Ferry, Car or even boat despite the chilly weather? Low water soon, judging by the horse, so could be a good run up-river with an incoming tide. But Brrrrr.

Dr Gareth Thomas MD., LL.M., FRCOG

Gareth Thomas retired as a local Consultant Obstetrician and Gynaecologist in 2010 and left the medicolegal world of Expertise in 2015. He and his wife Alison moved to Waldringfield from Rushmere Road, Ipswich in 2006, having previously lived in Nacton for nine years from 1979 – so they are getting to know the South Suffolk peninsula reasonably well! In 2007 Gareth became a founder member of the Waldringfield History Group and for ten years from 2010 he was Chairman of the Group.

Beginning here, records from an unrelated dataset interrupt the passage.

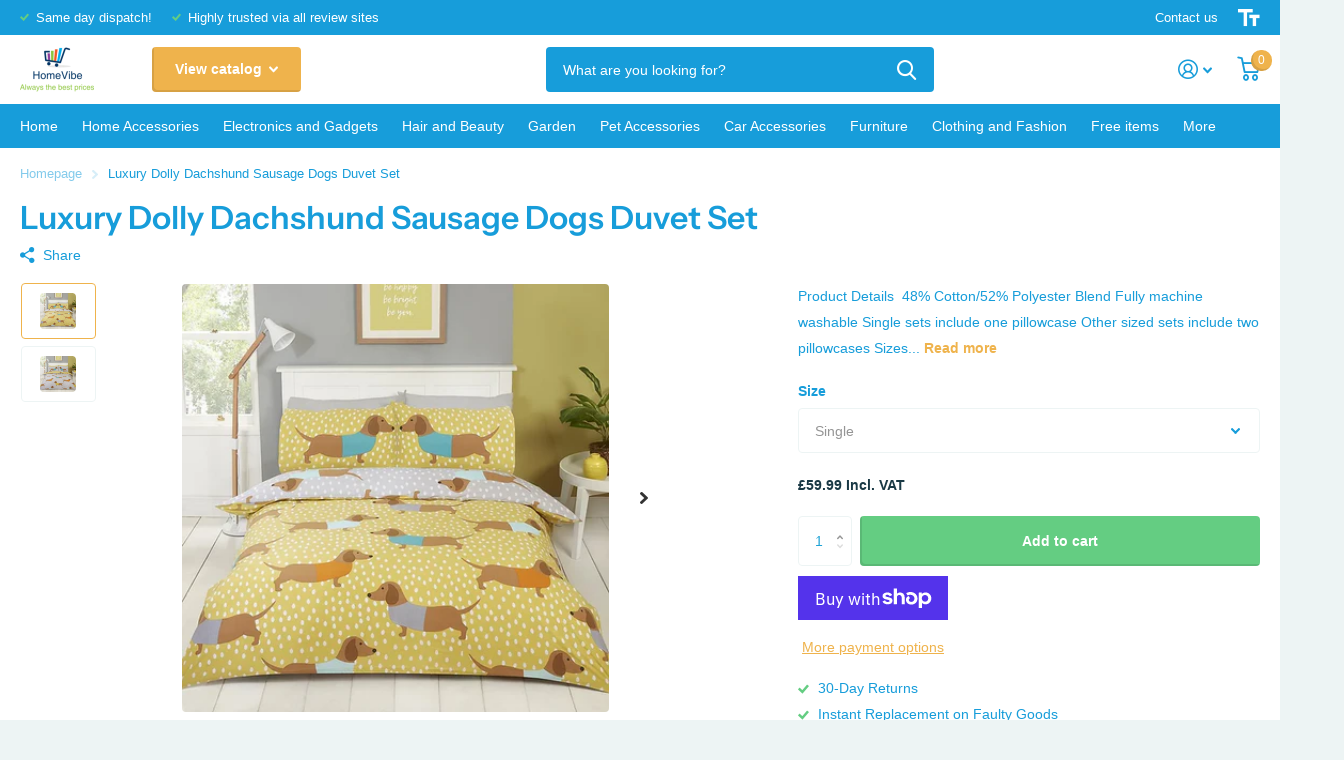

--- FILE ---
content_type: text/html; charset=utf-8
request_url: https://www.homevibe.co.uk/products/luxury-dolly-dachshund-sausage-dogs-duvet-set/?section_id=product-item
body_size: 619
content:
<div id="shopify-section-product-item" class="shopify-section">
<li class="
  landscape
  
  has-form
  
  
  
"><figure >
      <span class="label">
</span>

      <a href="/products/luxury-dolly-dachshund-sausage-dogs-duvet-set"><picture>
            <img
              src="//www.homevibe.co.uk/cdn/shop/t/3/assets/placeholder-pixel_small.png?v=33125877389226915141675686052"
              data-src="//www.homevibe.co.uk/cdn/shop/products/b29968_c93d41440a92468981f20a0ccb554757_mv2.webp?height=465&pad_color=fff&v=1668598727&width=645"data-srcset="//www.homevibe.co.uk/cdn/shop/products/b29968_c93d41440a92468981f20a0ccb554757_mv2.webp?height=310&pad_color=fff&v=1668598727&width=430 1x, //www.homevibe.co.uk/cdn/shop/products/b29968_c93d41440a92468981f20a0ccb554757_mv2.webp?height=465&pad_color=fff&v=1668598727&width=645 2x"width="430"
              height="310"
              alt="Luxury Dolly Dachshund Sausage Dogs Duvet Set"
              
            >
          </picture></a><p class="link-btn   ">
        <a class="overlay-tertiary" href="/products/luxury-dolly-dachshund-sausage-dogs-duvet-set">View options
</a>
      </p>
</figure><div><h3><a href="/products/luxury-dolly-dachshund-sausage-dogs-duvet-set" >Luxury Dolly Dachshund Sausage Dogs Duvet Set</a></h3><p class="stock  overlay-valid list-hide " >
      
</p></div>
  <div class="static"><p class="price">£59.99
</p><p class="link-btn   ">
        <a class="overlay-tertiary" href="/products/luxury-dolly-dachshund-sausage-dogs-duvet-set">View options
</a>
      </p>
</div>

</li>

</div>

The end of his tenure of office coincided neatly with the publication of Waldringfield – a Suffolk Village beside the River Deben.  The book was a combined effort on the part of all members of the small Group, but Gareth was one of the three members who took responsibility for the editing and management.

Never known for sitting about, Gareth may be seen around Waldringfield walking his dogs, on the water on ‘Blazer’ or crabbing with some of his younger grandchildren. He is also too well known (in his opinion) for his involvement in the village pantomimes.

For the last twenty-three years he and Alison have had a family home in the valley of the Vezere in south-west France where Gareth has been able to maintain a managed meadow and plant well over one hundred trees.